Len Sweet likes the work of British Methodist David Hempton, now at Harvard. In his own book, Methodism: Empire of the Spirit, Dr. Hempton reminds us: “The Methodist message was inexorably bound up with the medium of oral culture. Itinerants preached, exhorters exhorted, class members confessed, hymns were sung and meetings throbbed with exclamatory noise.”
Dr. Sweet concludes, “Methodists provided a new sacred soundscape and metaphorical universe for living out of daily life in a new social landscape. Methodists sang their lives.”
Russ Richey says that if you asked a Methodist what he believed, he would respond, “Let me tell you my story.” One can only wonder what would happen if, on a given Sunday morning, every United Methodist preacher would tell her or his life story. Few of us who went in to the ministry while still “wet behind the ears” could identify with Paul on the Damascus Road, but we might have a “John Mark” story or a “Timothy” story because our mother was a Christian!
Many second-career clergy do have a rather dramatic story to tell. If we are dancing to the Lord’s tune, when did we change from the devil’s dance?
Randy Maddox has helped us see that Wesley’s language in coaching conversion was not so much juridical as it was clinical. The nature of salvation is not so much the believer’s faith as the Giver’s grace. Wesleyan doctrine grounds salvation in God’s love rather than in the Calvinist emphasis on God’s sovereignty. Our faith (whether couched in the language of affirmative answers to doctrinal questions like “four spiritual laws” or in the court language of acquittal) does not save us. We are saved by grace!
Dr. Maddox writes, “God heals our corrupted nature and enables us to grow in virtue.” Wesley spoke of Christ as the “physician of souls who is seeking to heal our wounds and make us partake of his holiness.” Note how redemptive, liberating, and peace-filled the gospel is when we use original Wesleyan vocabulary and theology!

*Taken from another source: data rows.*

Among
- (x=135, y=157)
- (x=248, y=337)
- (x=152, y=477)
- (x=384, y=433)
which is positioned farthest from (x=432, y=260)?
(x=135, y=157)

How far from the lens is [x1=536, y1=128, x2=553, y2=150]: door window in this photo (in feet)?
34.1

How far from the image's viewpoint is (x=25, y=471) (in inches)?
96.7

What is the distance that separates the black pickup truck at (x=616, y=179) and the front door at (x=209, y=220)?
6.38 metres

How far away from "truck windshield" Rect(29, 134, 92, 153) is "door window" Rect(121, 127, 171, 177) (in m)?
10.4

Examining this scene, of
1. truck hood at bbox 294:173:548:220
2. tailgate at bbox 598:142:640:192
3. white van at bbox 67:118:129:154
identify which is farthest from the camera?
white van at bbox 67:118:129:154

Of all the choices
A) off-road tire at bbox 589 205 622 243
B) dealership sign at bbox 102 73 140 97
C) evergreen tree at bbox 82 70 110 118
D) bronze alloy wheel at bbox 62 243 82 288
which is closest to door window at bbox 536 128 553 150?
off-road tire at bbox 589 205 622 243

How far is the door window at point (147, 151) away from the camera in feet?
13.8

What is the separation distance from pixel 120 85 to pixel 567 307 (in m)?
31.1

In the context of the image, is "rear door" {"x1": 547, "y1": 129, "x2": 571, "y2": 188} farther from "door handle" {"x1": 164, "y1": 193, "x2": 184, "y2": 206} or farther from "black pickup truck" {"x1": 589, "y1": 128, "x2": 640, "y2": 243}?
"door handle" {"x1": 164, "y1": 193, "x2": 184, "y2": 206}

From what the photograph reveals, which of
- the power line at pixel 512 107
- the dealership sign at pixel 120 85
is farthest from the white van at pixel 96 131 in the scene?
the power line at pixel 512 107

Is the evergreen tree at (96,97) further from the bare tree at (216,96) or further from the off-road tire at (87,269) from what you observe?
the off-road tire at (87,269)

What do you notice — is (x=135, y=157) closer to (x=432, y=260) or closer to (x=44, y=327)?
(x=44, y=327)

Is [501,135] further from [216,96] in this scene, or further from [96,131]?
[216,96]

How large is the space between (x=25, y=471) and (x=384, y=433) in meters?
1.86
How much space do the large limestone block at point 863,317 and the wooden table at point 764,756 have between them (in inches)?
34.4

Why should we study Len Sweet’s book? What about some discussion time on these sentences: “It is one thing to say, ‘God is love.’ Wesley deemed these three words the most important description of God in the whole Bible. But it is another thing to move from ‘God is love’ to “God loves me.’ The former is an intellectual grasp; the latter is an experiential grip.” Dr. Sweet follows with the conclusion, “When any religious tradition shrinks into a dogmatic system, whether the ‘dogmas’ be theological correctness or political correctness, the dry bones rattle in one’s ears and hollow out the soul.”

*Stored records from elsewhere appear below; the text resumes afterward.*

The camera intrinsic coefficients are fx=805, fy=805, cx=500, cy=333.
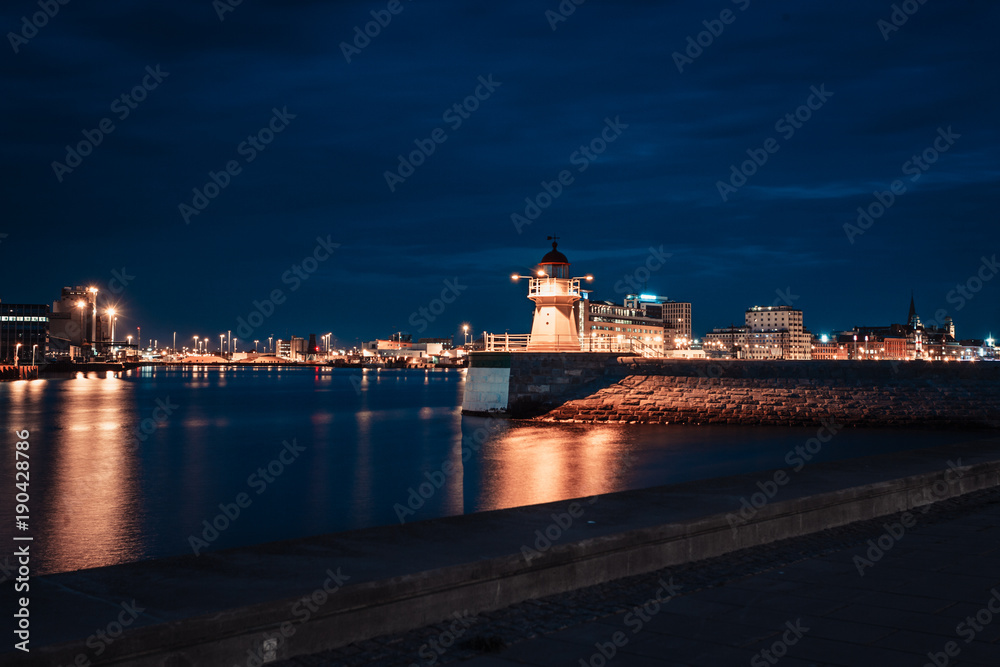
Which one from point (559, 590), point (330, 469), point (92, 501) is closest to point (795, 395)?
point (330, 469)

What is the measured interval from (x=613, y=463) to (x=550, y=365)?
43.8 ft

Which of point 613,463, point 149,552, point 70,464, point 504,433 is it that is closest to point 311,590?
point 149,552

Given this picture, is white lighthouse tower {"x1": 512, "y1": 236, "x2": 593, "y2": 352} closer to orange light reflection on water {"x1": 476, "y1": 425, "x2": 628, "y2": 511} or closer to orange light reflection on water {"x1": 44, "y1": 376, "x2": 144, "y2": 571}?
orange light reflection on water {"x1": 476, "y1": 425, "x2": 628, "y2": 511}

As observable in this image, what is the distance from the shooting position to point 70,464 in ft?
87.2

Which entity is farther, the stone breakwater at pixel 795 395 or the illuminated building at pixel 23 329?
the illuminated building at pixel 23 329

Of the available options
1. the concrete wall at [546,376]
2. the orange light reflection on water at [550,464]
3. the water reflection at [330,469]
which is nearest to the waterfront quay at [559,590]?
the water reflection at [330,469]

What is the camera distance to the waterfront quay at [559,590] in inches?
179

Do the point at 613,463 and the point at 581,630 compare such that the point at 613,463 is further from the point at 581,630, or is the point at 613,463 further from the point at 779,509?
the point at 581,630

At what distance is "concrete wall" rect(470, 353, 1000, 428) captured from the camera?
32.2 meters

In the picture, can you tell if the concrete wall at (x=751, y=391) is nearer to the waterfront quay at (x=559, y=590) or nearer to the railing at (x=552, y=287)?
the railing at (x=552, y=287)

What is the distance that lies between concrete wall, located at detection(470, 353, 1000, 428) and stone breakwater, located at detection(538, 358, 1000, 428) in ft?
0.14

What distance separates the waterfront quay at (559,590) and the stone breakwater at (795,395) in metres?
A: 26.9

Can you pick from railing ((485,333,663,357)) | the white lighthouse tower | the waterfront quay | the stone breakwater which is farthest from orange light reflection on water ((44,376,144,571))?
the white lighthouse tower

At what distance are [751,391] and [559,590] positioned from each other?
101ft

He quotes Myron Augsburger, the brilliant Mennonite theologian:
“I believe in justice, but I am not a preacher of the gospel of justice; I am a preacher of the Gospel of Christ who calls us to justice. “I believe in love, but I am not a preacher of the gospel of love; I am a preacher of the Gospel of Christ who calls us to love. “I am committed to peace, but I am not a preacher of the gospel of peace; I am a preacher of the Gospel of Christ who calls us to peace. “I believe in the value of the simple life, but I am not a preacher of the simple life; I am a preacher of the Gospel of Christ that calls us to the simple life.”
Dr. Augsburger concludes, “Let us beware of the ultimate plagiarism of borrowing great concepts from Jesus; then running off proclaiming these concepts and not sharing the Christ that empowers these concepts.”
The current situation in United Methodism may become our finest hour. Candor seems to be the order of the day. We have not seen bishops and superintendents and pastors being so honest in a long, long time. The venting is cathartic but it will spend itself. And when we tire of beating each other up, let every local church begin studying a book and using it as purer water from a new spring to jump-start the lethargy of our congregations.